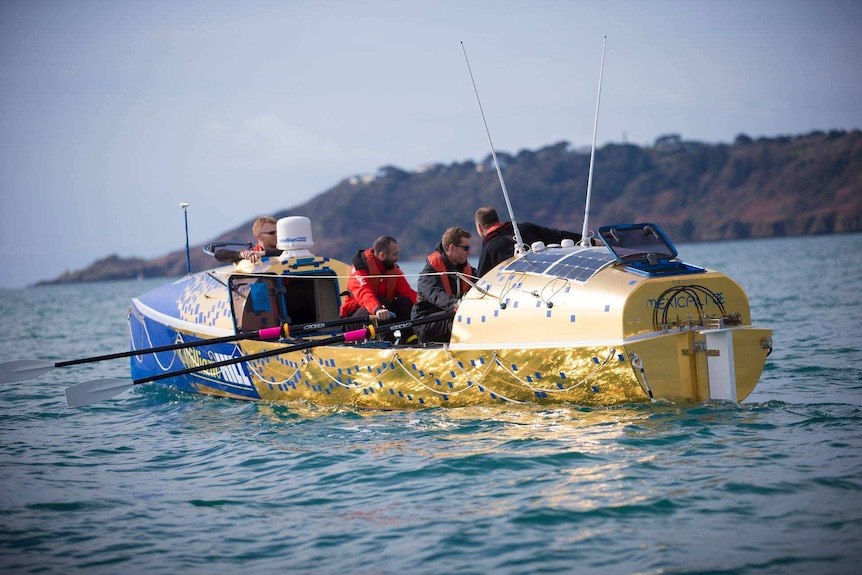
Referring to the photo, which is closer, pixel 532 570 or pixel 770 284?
pixel 532 570

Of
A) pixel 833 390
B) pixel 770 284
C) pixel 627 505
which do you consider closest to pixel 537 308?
pixel 627 505

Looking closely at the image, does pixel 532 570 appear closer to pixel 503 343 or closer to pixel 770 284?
pixel 503 343

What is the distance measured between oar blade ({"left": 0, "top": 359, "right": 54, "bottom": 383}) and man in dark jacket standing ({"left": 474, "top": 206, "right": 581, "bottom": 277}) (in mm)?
5380

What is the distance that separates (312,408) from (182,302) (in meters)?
3.34

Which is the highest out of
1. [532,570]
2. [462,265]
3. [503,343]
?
[462,265]

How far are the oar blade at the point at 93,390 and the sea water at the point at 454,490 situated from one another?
0.46 m

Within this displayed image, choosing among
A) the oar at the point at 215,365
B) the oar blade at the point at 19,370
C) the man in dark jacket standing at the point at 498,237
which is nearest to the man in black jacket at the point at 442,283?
the man in dark jacket standing at the point at 498,237

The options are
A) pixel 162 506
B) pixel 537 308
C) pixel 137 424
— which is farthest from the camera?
pixel 137 424

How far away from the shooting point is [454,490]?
275 inches

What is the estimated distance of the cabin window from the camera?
11906 millimetres

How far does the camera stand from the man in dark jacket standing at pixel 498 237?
394 inches

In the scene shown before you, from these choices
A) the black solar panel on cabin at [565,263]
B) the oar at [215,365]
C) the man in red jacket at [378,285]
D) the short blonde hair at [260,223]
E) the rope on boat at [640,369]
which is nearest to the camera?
the rope on boat at [640,369]

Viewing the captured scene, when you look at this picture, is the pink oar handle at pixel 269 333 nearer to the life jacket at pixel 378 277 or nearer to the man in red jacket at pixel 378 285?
the man in red jacket at pixel 378 285

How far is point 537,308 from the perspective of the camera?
8.59 m
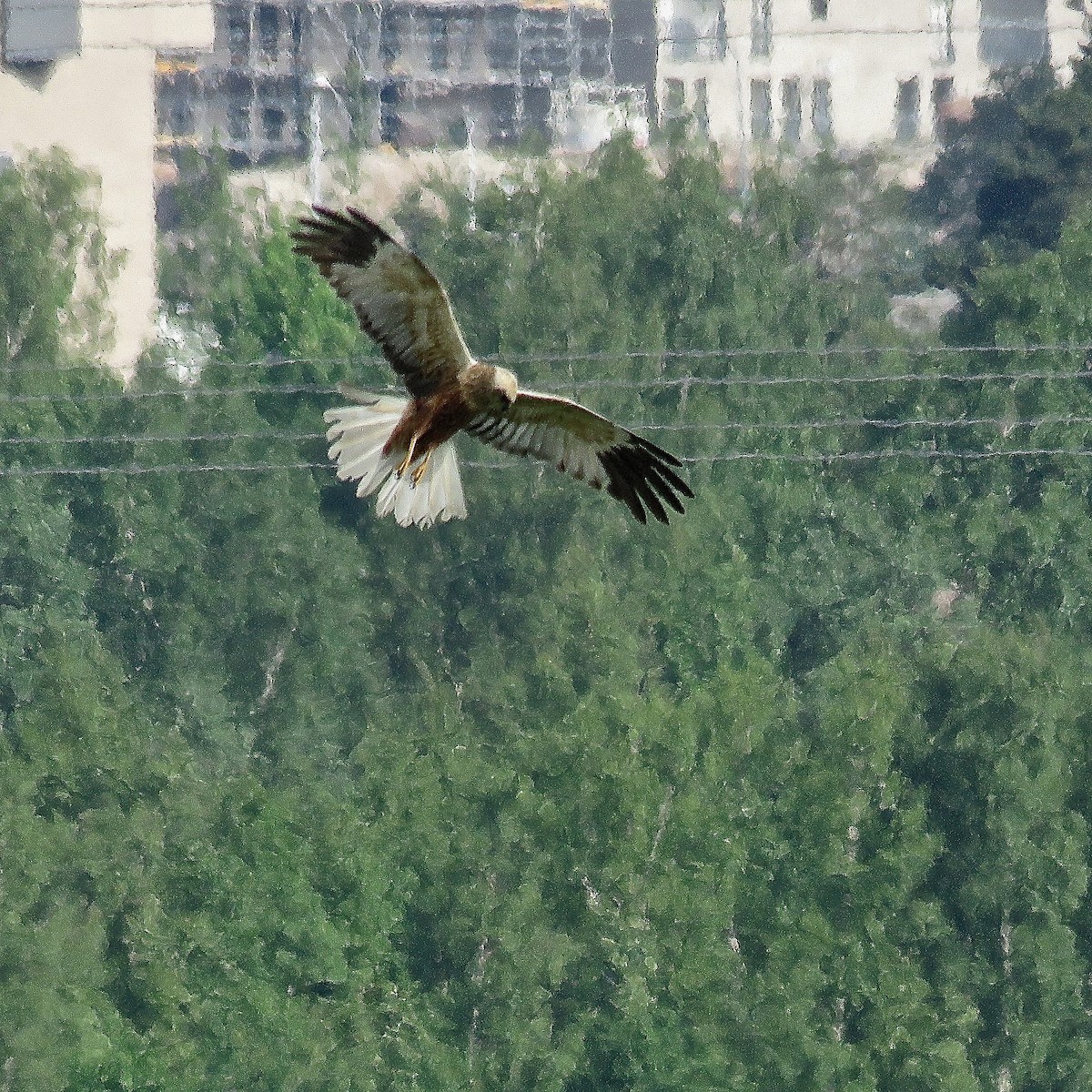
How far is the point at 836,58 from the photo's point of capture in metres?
90.8

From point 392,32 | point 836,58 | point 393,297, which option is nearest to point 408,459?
point 393,297

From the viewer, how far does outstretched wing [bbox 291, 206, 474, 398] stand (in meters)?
12.2

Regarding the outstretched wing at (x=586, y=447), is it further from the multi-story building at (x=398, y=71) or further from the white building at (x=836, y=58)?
the white building at (x=836, y=58)

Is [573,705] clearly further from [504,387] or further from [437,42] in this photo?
[437,42]

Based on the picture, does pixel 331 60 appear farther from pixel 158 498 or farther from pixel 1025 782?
pixel 1025 782

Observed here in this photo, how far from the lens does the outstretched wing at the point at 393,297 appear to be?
480 inches

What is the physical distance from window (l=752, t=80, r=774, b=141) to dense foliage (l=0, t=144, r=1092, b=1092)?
3112cm

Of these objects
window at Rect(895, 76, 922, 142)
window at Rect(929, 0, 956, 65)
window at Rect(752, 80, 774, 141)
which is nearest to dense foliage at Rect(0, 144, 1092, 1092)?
window at Rect(895, 76, 922, 142)

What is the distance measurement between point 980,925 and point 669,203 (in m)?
19.9

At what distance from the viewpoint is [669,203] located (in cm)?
5291

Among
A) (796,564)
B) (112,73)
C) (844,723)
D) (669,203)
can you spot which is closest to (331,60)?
(112,73)

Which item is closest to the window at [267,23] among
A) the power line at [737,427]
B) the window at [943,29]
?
the window at [943,29]

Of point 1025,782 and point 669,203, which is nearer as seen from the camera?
point 1025,782

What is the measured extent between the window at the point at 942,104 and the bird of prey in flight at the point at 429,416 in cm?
7150
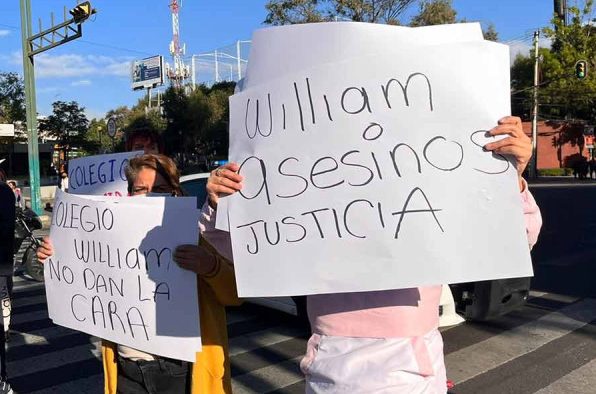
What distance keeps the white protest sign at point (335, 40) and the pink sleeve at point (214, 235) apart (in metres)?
0.51

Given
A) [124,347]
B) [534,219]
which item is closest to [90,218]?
[124,347]

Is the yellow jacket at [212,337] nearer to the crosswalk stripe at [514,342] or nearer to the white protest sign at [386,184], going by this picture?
the white protest sign at [386,184]

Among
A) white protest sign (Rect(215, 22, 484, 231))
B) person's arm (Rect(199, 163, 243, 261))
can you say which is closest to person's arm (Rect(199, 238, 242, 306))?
person's arm (Rect(199, 163, 243, 261))

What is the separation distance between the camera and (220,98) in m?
51.5

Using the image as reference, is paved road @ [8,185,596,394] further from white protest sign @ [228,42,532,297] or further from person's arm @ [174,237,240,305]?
white protest sign @ [228,42,532,297]

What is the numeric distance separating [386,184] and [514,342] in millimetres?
4149

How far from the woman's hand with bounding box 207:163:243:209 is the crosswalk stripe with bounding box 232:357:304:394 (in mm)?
2836

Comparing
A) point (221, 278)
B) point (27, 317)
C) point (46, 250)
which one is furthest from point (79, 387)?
point (221, 278)

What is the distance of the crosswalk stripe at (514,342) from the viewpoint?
15.6 feet

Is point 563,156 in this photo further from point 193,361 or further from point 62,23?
point 193,361

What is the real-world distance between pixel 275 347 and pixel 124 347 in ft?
10.2

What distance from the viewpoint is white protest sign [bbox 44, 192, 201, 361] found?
218cm

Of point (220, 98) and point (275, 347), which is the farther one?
point (220, 98)

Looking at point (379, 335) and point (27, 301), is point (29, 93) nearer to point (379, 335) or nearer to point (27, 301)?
point (27, 301)
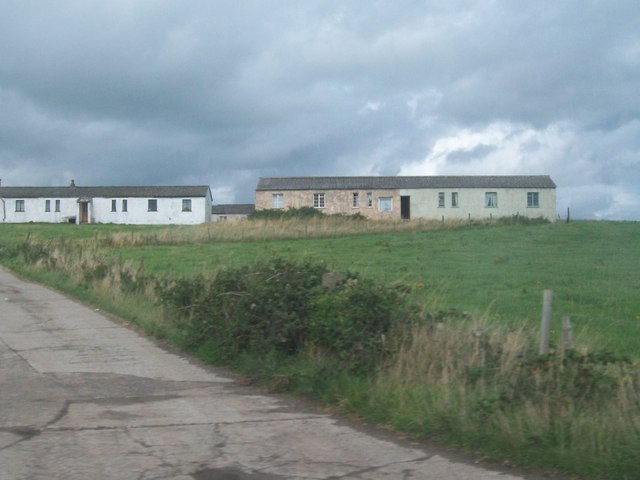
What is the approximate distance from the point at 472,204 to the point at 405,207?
19.0 ft

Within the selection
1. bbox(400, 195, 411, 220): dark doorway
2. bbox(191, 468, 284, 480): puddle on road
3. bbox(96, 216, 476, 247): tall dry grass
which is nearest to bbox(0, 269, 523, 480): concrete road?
bbox(191, 468, 284, 480): puddle on road

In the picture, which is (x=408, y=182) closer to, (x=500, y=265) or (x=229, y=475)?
(x=500, y=265)

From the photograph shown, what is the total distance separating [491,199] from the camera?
67.0 meters

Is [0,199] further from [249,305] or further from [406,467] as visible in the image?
[406,467]

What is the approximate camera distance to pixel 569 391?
298 inches

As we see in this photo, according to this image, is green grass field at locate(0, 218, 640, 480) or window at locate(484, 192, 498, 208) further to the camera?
window at locate(484, 192, 498, 208)

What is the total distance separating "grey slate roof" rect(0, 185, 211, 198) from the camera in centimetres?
7675

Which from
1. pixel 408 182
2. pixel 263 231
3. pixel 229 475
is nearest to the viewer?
pixel 229 475

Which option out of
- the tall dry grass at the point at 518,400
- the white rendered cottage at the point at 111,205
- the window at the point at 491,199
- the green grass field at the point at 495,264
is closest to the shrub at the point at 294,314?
the tall dry grass at the point at 518,400

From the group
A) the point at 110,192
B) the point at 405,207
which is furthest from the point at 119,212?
the point at 405,207

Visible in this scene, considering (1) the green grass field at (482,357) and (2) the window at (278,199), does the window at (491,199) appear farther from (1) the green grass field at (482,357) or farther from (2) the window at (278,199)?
(1) the green grass field at (482,357)

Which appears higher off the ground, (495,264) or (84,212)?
(84,212)

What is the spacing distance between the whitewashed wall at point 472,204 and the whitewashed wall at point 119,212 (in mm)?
21857

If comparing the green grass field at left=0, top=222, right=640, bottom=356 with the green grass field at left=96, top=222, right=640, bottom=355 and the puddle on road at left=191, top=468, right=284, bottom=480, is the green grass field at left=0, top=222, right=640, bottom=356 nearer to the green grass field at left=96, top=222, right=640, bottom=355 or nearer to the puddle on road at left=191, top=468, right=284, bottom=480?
the green grass field at left=96, top=222, right=640, bottom=355
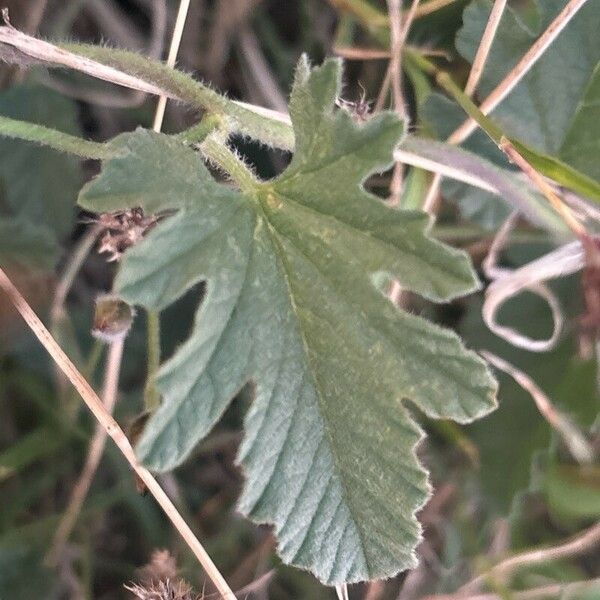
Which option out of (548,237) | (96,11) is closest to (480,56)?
(548,237)

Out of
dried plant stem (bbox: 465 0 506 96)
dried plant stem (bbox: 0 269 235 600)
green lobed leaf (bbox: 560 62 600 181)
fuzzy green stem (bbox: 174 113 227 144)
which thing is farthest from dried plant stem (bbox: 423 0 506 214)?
dried plant stem (bbox: 0 269 235 600)

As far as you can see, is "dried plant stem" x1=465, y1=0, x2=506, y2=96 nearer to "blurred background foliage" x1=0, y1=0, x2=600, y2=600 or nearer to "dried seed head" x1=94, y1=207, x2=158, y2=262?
"blurred background foliage" x1=0, y1=0, x2=600, y2=600

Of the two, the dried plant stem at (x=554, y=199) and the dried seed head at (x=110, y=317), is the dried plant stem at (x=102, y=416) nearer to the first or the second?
the dried seed head at (x=110, y=317)

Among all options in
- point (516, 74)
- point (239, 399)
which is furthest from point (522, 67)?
point (239, 399)

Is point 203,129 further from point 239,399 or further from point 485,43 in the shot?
point 239,399

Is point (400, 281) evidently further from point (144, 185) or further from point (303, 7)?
point (303, 7)

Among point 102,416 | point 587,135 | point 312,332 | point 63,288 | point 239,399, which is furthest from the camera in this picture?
point 239,399
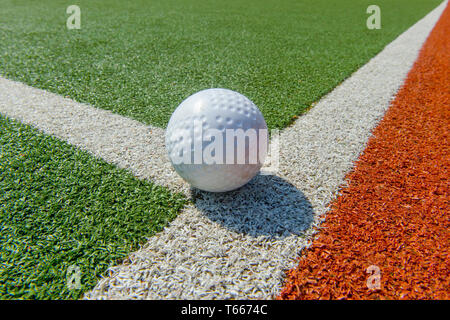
- - - - - - -
▶ **What you need to do**
Copy the listing again from the line with "Is point (400, 281)" through the end, keeping every line, and shift each answer point by adding 78 to both of its coordinates. Leave the pictures out.

▶ **Right answer**
Is point (400, 281) evidently further from point (144, 185) or further from point (303, 7)?
point (381, 85)

Among point 102,416 | point 587,135 | point 312,332 | point 63,288 | point 239,399, which is furthest from the camera in this picture?
point 317,477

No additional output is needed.